**TEXTE SOURCE**.

:::::

Si, dans le cas de la Grèce, nous sommes en présence du traitement partisan d’une question méritant une réponse nuancée, il arrive que certaines prises de position soient l’exact contraire de la vérité. Ainsi, l’éditorialiste du New York Times et prix Nobel d’économie Paul Krugman a défendu les politiques de relance en comparant les États-Unis des années cinquante à la Grande-Bretagne actuelle. C’est en ne se souciant pas de l’importance des déficits publics que selon lui les États-Unis auraient jugulé leur endettement. Il dénonce pour cette raison l’erreur dans laquelle s’engage la Grande-Bretagne de James Cameron en menant une politique d’austérité. Pourtant, comme l’a montré Le Minarchiste, c’est bien dans l’Angleterre actuelle que les recommandations de Keynes (et de Krugman) ont été les mieux respectées, avec le résultat que l’on connait.

:::::

**DONNÉES DISPONIBLES**.
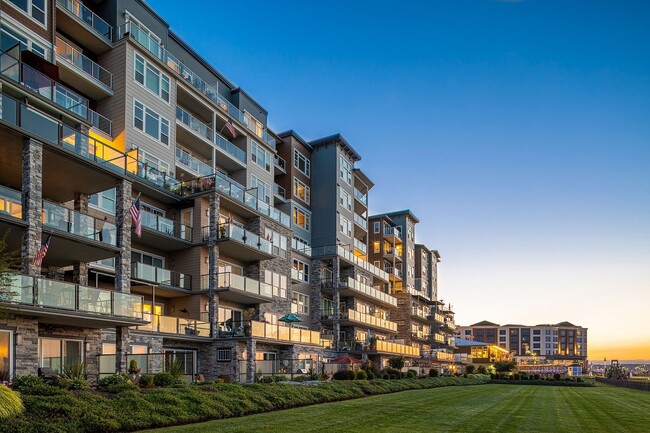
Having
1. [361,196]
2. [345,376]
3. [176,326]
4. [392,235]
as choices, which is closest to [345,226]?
[361,196]

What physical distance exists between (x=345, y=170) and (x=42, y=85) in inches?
1440

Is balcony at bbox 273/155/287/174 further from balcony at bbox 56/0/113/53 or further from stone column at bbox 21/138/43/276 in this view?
stone column at bbox 21/138/43/276

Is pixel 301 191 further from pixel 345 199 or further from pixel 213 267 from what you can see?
pixel 213 267

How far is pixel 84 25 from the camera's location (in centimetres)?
3052

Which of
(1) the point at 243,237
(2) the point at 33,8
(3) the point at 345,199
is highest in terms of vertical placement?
(2) the point at 33,8

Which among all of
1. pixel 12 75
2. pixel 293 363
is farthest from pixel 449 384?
pixel 12 75

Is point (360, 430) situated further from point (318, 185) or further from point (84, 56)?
point (318, 185)

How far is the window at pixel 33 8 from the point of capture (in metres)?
25.6

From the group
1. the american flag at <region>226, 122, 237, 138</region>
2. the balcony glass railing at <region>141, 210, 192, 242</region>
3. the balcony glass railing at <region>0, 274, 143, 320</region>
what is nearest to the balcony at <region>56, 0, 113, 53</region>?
the balcony glass railing at <region>141, 210, 192, 242</region>

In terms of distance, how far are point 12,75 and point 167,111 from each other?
42.4 feet

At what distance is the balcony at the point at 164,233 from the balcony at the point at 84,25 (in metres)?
9.99

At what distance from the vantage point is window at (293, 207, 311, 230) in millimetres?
53031

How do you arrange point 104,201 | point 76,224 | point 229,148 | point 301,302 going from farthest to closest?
1. point 301,302
2. point 229,148
3. point 104,201
4. point 76,224

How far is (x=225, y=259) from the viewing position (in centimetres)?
3797
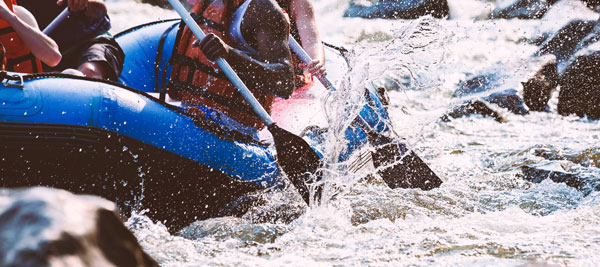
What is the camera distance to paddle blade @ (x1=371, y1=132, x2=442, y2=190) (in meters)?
4.38

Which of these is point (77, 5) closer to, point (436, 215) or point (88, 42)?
point (88, 42)

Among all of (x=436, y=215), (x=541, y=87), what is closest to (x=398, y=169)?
(x=436, y=215)

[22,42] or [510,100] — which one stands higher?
[510,100]

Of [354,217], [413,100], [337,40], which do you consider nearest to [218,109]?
[354,217]

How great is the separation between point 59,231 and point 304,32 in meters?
3.99

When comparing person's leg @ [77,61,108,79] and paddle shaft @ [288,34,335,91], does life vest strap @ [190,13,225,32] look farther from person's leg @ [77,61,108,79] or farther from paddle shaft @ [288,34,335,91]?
paddle shaft @ [288,34,335,91]

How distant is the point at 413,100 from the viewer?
28.1ft

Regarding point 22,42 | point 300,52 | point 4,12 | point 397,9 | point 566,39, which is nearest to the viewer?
point 4,12

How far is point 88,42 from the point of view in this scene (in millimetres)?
4246

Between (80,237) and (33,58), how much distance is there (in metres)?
3.04

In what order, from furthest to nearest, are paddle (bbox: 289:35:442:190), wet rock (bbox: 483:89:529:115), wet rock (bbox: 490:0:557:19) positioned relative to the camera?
wet rock (bbox: 490:0:557:19)
wet rock (bbox: 483:89:529:115)
paddle (bbox: 289:35:442:190)

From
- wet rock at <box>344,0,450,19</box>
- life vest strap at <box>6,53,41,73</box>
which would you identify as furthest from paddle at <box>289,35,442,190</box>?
wet rock at <box>344,0,450,19</box>

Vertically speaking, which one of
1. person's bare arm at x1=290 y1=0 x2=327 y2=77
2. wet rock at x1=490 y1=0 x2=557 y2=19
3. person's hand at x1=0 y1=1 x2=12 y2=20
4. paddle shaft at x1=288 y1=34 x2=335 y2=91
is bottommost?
person's hand at x1=0 y1=1 x2=12 y2=20

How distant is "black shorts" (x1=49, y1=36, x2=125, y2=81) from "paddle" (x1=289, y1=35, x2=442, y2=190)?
160 cm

:::::

**EXERCICE PROPOSÉ A**.
Extrayez telles quelles, s'il vous plaît, les lignes des enregistrements, de celle qui contient « When comparing person's » jusqu'à la fin des enregistrements, ces deux limites comprises.
**EXERCICE PROPOSÉ B**.
Poursuivez le texte sur la dette publique et l'austérité à partir de sa dernière phrase.

**RÉPONSE ATTENDUE A**.
When comparing person's leg @ [77,61,108,79] and paddle shaft @ [288,34,335,91], does life vest strap @ [190,13,225,32] look farther from person's leg @ [77,61,108,79] or farther from paddle shaft @ [288,34,335,91]?
paddle shaft @ [288,34,335,91]

How distant is the point at 413,100 from the viewer?
28.1ft

Regarding point 22,42 | point 300,52 | point 4,12 | point 397,9 | point 566,39, which is nearest to the viewer?
point 4,12

How far is point 88,42 from the point of view in this scene (in millimetres)?
4246

Between (80,237) and (33,58), how much distance is there (in metres)?
3.04

In what order, from furthest to nearest, are paddle (bbox: 289:35:442:190), wet rock (bbox: 483:89:529:115), wet rock (bbox: 490:0:557:19) positioned relative to the camera?
wet rock (bbox: 490:0:557:19)
wet rock (bbox: 483:89:529:115)
paddle (bbox: 289:35:442:190)

From
- wet rock at <box>344,0,450,19</box>
- life vest strap at <box>6,53,41,73</box>
which would you identify as furthest from paddle at <box>289,35,442,190</box>?
wet rock at <box>344,0,450,19</box>

Vertically speaking, which one of
1. person's bare arm at x1=290 y1=0 x2=327 y2=77
2. wet rock at x1=490 y1=0 x2=557 y2=19
3. person's hand at x1=0 y1=1 x2=12 y2=20
4. paddle shaft at x1=288 y1=34 x2=335 y2=91
is bottommost?
person's hand at x1=0 y1=1 x2=12 y2=20

How distant is "black shorts" (x1=49, y1=36, x2=125, y2=81) from "paddle" (x1=289, y1=35, x2=442, y2=190)?
160 cm

**RÉPONSE ATTENDUE B**.
Si les commentaires relatifs à la crise et à ses solutions témoignent d’aussi peu de rigueur, il est d’autant plus important de définir le mieux possible les conditions d’un examen empirique permettant de trancher entre les deux thèses. Avant cela, il convient d’avoir une compréhension suffisante des théories en présence et de ce qu’elles prédisent pour le confronter à la réalité.